Thai Chili Cucumber Bowls with Noodles

Thai Chili Cucumber Bowls with Noodles

Course Main Course
Servings 4 servings

Ingredients
  

  • 1 red onion, peeled and thinly sliced
  • Juice of 2 limes (about 4 tablespoons)
  • Pinch of salt, plus ½ teaspoon
  • 1 package (about 14 ounces) dried flat rice noodles
  • 2–3 tablespoons Thai chili paste
  • 3 green onions, ends trimmed, thinly sliced on the diagonal
  • ¼ cup chopped cilantro, plus extra for garnish
  • 2 tablespoons toasted sesame oil
  • 1 teaspoon soy sauce
  • 1 small English cucumber
  • 2 Persian cucumbers, thinly sliced crosswise
  • 1 red bell pepper, cored, seeded and sliced
  • 1 mango, peeled, pit removed and sliced
  • ½ cup roasted peanuts
  • 2 tablespoons sesame seeds

Instructions
 

  • In a small bowl, combine the red onion with 1 tablespoon of the lime juice and a large pinch of salt.
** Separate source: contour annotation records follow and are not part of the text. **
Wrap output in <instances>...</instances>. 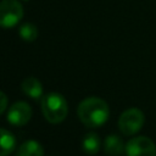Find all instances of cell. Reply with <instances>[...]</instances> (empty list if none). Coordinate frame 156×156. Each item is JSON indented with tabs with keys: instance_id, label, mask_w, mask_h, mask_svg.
<instances>
[{
	"instance_id": "obj_5",
	"label": "cell",
	"mask_w": 156,
	"mask_h": 156,
	"mask_svg": "<svg viewBox=\"0 0 156 156\" xmlns=\"http://www.w3.org/2000/svg\"><path fill=\"white\" fill-rule=\"evenodd\" d=\"M127 156H156V145L147 136L132 138L126 145Z\"/></svg>"
},
{
	"instance_id": "obj_13",
	"label": "cell",
	"mask_w": 156,
	"mask_h": 156,
	"mask_svg": "<svg viewBox=\"0 0 156 156\" xmlns=\"http://www.w3.org/2000/svg\"><path fill=\"white\" fill-rule=\"evenodd\" d=\"M7 102H9L7 96H6L2 91H0V115L6 110V107H7Z\"/></svg>"
},
{
	"instance_id": "obj_10",
	"label": "cell",
	"mask_w": 156,
	"mask_h": 156,
	"mask_svg": "<svg viewBox=\"0 0 156 156\" xmlns=\"http://www.w3.org/2000/svg\"><path fill=\"white\" fill-rule=\"evenodd\" d=\"M16 156H44V149L37 140H27L20 145Z\"/></svg>"
},
{
	"instance_id": "obj_12",
	"label": "cell",
	"mask_w": 156,
	"mask_h": 156,
	"mask_svg": "<svg viewBox=\"0 0 156 156\" xmlns=\"http://www.w3.org/2000/svg\"><path fill=\"white\" fill-rule=\"evenodd\" d=\"M18 34L24 41H34L38 37V29L33 23L27 22V23L21 24L18 29Z\"/></svg>"
},
{
	"instance_id": "obj_4",
	"label": "cell",
	"mask_w": 156,
	"mask_h": 156,
	"mask_svg": "<svg viewBox=\"0 0 156 156\" xmlns=\"http://www.w3.org/2000/svg\"><path fill=\"white\" fill-rule=\"evenodd\" d=\"M144 124V113L136 107H130L122 112L118 119V127L122 134L133 135L138 133Z\"/></svg>"
},
{
	"instance_id": "obj_8",
	"label": "cell",
	"mask_w": 156,
	"mask_h": 156,
	"mask_svg": "<svg viewBox=\"0 0 156 156\" xmlns=\"http://www.w3.org/2000/svg\"><path fill=\"white\" fill-rule=\"evenodd\" d=\"M16 146L15 135L4 128H0V156H9Z\"/></svg>"
},
{
	"instance_id": "obj_2",
	"label": "cell",
	"mask_w": 156,
	"mask_h": 156,
	"mask_svg": "<svg viewBox=\"0 0 156 156\" xmlns=\"http://www.w3.org/2000/svg\"><path fill=\"white\" fill-rule=\"evenodd\" d=\"M41 111L48 122L52 124L61 123L68 113V104L63 95L49 93L41 98Z\"/></svg>"
},
{
	"instance_id": "obj_3",
	"label": "cell",
	"mask_w": 156,
	"mask_h": 156,
	"mask_svg": "<svg viewBox=\"0 0 156 156\" xmlns=\"http://www.w3.org/2000/svg\"><path fill=\"white\" fill-rule=\"evenodd\" d=\"M23 17V7L18 0L0 1V27H15Z\"/></svg>"
},
{
	"instance_id": "obj_6",
	"label": "cell",
	"mask_w": 156,
	"mask_h": 156,
	"mask_svg": "<svg viewBox=\"0 0 156 156\" xmlns=\"http://www.w3.org/2000/svg\"><path fill=\"white\" fill-rule=\"evenodd\" d=\"M32 117V108L24 101L12 104L7 112V122L12 126H24Z\"/></svg>"
},
{
	"instance_id": "obj_11",
	"label": "cell",
	"mask_w": 156,
	"mask_h": 156,
	"mask_svg": "<svg viewBox=\"0 0 156 156\" xmlns=\"http://www.w3.org/2000/svg\"><path fill=\"white\" fill-rule=\"evenodd\" d=\"M83 150L89 154V155H94L100 150V138L96 133H88L85 134L83 143H82Z\"/></svg>"
},
{
	"instance_id": "obj_9",
	"label": "cell",
	"mask_w": 156,
	"mask_h": 156,
	"mask_svg": "<svg viewBox=\"0 0 156 156\" xmlns=\"http://www.w3.org/2000/svg\"><path fill=\"white\" fill-rule=\"evenodd\" d=\"M104 150L110 156H119L124 150L122 139L116 134H111V135L106 136V139L104 141Z\"/></svg>"
},
{
	"instance_id": "obj_7",
	"label": "cell",
	"mask_w": 156,
	"mask_h": 156,
	"mask_svg": "<svg viewBox=\"0 0 156 156\" xmlns=\"http://www.w3.org/2000/svg\"><path fill=\"white\" fill-rule=\"evenodd\" d=\"M22 90L27 96H30L32 99H39L41 98L43 94V85L41 83L35 78V77H27L23 79L22 84Z\"/></svg>"
},
{
	"instance_id": "obj_14",
	"label": "cell",
	"mask_w": 156,
	"mask_h": 156,
	"mask_svg": "<svg viewBox=\"0 0 156 156\" xmlns=\"http://www.w3.org/2000/svg\"><path fill=\"white\" fill-rule=\"evenodd\" d=\"M26 1H27V0H26Z\"/></svg>"
},
{
	"instance_id": "obj_1",
	"label": "cell",
	"mask_w": 156,
	"mask_h": 156,
	"mask_svg": "<svg viewBox=\"0 0 156 156\" xmlns=\"http://www.w3.org/2000/svg\"><path fill=\"white\" fill-rule=\"evenodd\" d=\"M77 113L80 122L85 127L98 128L108 119L110 108L105 100L96 96H90L84 99L78 105Z\"/></svg>"
}]
</instances>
Mix well. Set aside.
  • Place the noodles in a large bowl and cover with boiling water. Let stand for 3–5 minutes to soften. Drain the noodles, then rinse under cold water to refresh. In a bowl, toss the noodles with the chili paste, half of the green onions, 2 teaspoons of the cilantro and 1 teaspoon of the remaining lime juice. Set aside.
  • In a separate bowl, whisk together the remaining lime juice with the sesame oil, soy sauce and ½ teaspoon salt. Set aside.
  • Cut the English cucumber in half lengthwise and remove the seeds with a spoon, then cut the cucumber crosswise into slices. Add the English cucumber to the vinaigrette along with the Persian cucumbers, bell pepper and mango. Toss gently to mix.
  • Divide the noodles evenly among four serving bowls. Top with the vegetables and pickled onions, dividing them evenly. Garnish with the remaining green onions, cilantro, peanuts and sesame seeds. Serve.